• Exercise: Write out all of the records below word for word, leaving out the pictures.
*** Input rows
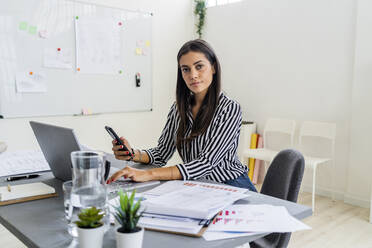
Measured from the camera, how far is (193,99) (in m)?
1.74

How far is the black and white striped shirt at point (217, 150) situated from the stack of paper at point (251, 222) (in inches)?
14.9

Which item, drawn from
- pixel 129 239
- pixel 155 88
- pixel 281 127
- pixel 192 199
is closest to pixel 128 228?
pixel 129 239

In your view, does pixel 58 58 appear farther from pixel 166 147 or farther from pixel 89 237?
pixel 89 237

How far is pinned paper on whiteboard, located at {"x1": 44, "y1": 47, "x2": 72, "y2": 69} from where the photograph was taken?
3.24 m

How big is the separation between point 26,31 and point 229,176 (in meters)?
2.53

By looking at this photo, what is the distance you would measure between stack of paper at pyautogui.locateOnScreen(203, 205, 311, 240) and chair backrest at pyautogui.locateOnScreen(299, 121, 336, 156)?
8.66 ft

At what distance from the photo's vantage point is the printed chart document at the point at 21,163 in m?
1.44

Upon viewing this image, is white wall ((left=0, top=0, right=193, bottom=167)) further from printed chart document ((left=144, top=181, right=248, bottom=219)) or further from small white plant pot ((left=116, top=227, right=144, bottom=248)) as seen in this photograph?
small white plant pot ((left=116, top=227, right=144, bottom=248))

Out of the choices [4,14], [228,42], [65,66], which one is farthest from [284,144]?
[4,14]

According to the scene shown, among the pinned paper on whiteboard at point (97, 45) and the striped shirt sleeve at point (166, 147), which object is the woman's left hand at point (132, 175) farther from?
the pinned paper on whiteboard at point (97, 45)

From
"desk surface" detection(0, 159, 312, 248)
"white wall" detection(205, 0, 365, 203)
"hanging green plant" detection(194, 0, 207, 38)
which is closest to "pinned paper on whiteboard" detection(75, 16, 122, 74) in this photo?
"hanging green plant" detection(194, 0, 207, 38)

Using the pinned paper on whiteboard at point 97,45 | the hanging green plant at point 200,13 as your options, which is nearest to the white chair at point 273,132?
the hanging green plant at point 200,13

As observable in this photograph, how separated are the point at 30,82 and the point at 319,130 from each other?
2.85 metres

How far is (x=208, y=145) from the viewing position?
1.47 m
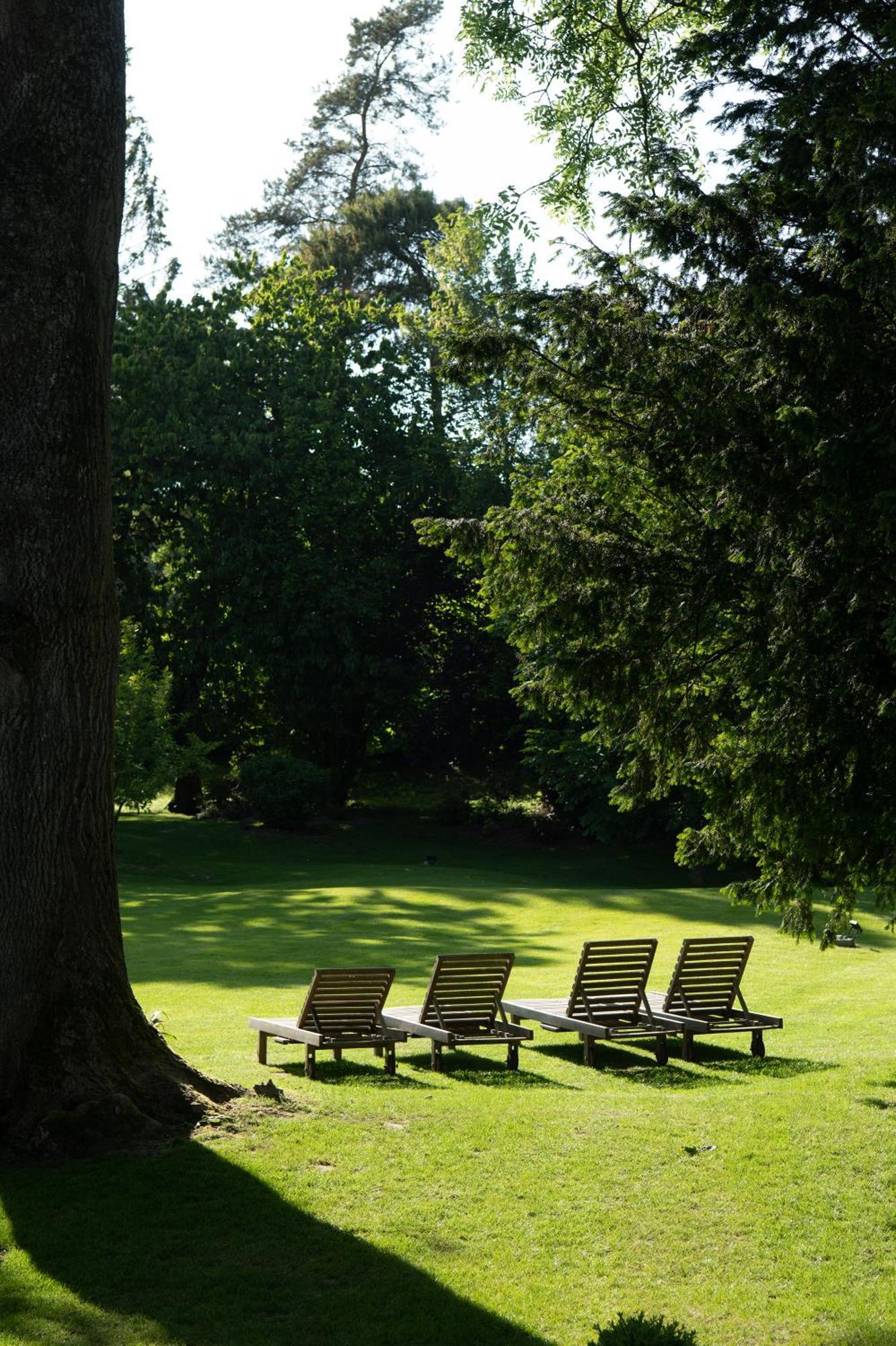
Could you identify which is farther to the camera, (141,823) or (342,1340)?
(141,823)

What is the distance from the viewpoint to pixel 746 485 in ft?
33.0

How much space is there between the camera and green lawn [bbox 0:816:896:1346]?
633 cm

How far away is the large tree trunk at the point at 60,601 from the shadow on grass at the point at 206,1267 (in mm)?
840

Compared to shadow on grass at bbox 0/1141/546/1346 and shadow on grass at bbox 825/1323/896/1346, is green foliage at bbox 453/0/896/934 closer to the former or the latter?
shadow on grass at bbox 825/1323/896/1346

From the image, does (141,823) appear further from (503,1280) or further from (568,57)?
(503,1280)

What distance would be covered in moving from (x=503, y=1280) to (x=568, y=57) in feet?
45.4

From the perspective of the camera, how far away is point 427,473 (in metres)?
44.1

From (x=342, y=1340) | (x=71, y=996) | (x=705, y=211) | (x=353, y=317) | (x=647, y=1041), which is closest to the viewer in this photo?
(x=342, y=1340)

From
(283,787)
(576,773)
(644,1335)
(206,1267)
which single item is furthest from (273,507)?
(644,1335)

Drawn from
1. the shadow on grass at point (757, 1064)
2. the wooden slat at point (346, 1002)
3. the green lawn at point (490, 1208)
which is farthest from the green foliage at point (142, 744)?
******
• Right answer:
Measured from the camera, how far is (193,99) (in m)?
1.74

How far is the black and white striped shirt at point (217, 150) situated from the stack of paper at point (251, 222) (in inches)?
14.9

Which item, drawn from
- pixel 129 239
- pixel 155 88
- pixel 281 127
- pixel 192 199
is closest to pixel 128 228?
pixel 129 239

In your view, does pixel 58 58 appear farther from pixel 166 147 or farther from pixel 89 237?
pixel 89 237

How far is pinned paper on whiteboard, located at {"x1": 44, "y1": 47, "x2": 72, "y2": 69} from where the photograph was taken?
3.24 m

How big is the separation between point 26,31 and point 229,176 (in meters)?
2.53

By looking at this photo, what is the distance you would measure between stack of paper at pyautogui.locateOnScreen(203, 205, 311, 240) and chair backrest at pyautogui.locateOnScreen(299, 121, 336, 156)?
8.66 ft

At what distance from the photo's vantage point is the printed chart document at the point at 21,163 in m?
1.44

Upon viewing this image, is white wall ((left=0, top=0, right=193, bottom=167)) further from printed chart document ((left=144, top=181, right=248, bottom=219)) or further from small white plant pot ((left=116, top=227, right=144, bottom=248)) as seen in this photograph?
small white plant pot ((left=116, top=227, right=144, bottom=248))

Out of the choices [4,14], [228,42], [65,66], which one is farthest from [284,144]?
[4,14]

According to the scene shown, among the pinned paper on whiteboard at point (97, 45) and the striped shirt sleeve at point (166, 147), which object is the woman's left hand at point (132, 175) farther from?
the pinned paper on whiteboard at point (97, 45)

From
"desk surface" detection(0, 159, 312, 248)
"white wall" detection(205, 0, 365, 203)
"hanging green plant" detection(194, 0, 207, 38)
which is closest to "pinned paper on whiteboard" detection(75, 16, 122, 74) in this photo?
"hanging green plant" detection(194, 0, 207, 38)

Using the pinned paper on whiteboard at point 97,45 | the hanging green plant at point 200,13 as your options, which is nearest to the white chair at point 273,132?
the hanging green plant at point 200,13

As observable in this photograph, how separated are the point at 30,82 and the point at 319,130 from each other?
2.85 metres

How far is (x=208, y=145) from the viewing position?
1.47 m
Could you identify which is farther to the camera, (141,823) or (342,1340)?
(141,823)

What is the distance from the viewpoint to pixel 746 485 in ft?
33.0

How much space is there between the camera and green lawn [bbox 0:816:896:1346]?
633 cm

How far away is the large tree trunk at the point at 60,601 from the shadow on grass at the point at 206,1267 (in mm)?
840

Compared to shadow on grass at bbox 0/1141/546/1346 and shadow on grass at bbox 825/1323/896/1346, is green foliage at bbox 453/0/896/934 closer to the former or the latter?
shadow on grass at bbox 825/1323/896/1346

From the image, does (141,823) appear further from (503,1280) or further from (568,57)?
(503,1280)

What distance would be covered in moving from (x=503, y=1280) to (x=568, y=57) in feet?
45.4

From the perspective of the camera, how far away is point 427,473 (in metres)?
44.1

From (x=342, y=1340) | (x=71, y=996) | (x=705, y=211) | (x=353, y=317) | (x=647, y=1041), which is closest to the viewer in this photo?
(x=342, y=1340)

From
(283,787)
(576,773)
(644,1335)
(206,1267)
which single item is furthest from (273,507)?
(644,1335)

Drawn from
1. the shadow on grass at point (757, 1064)
2. the wooden slat at point (346, 1002)
3. the green lawn at point (490, 1208)
which is farthest from the green foliage at point (142, 744)?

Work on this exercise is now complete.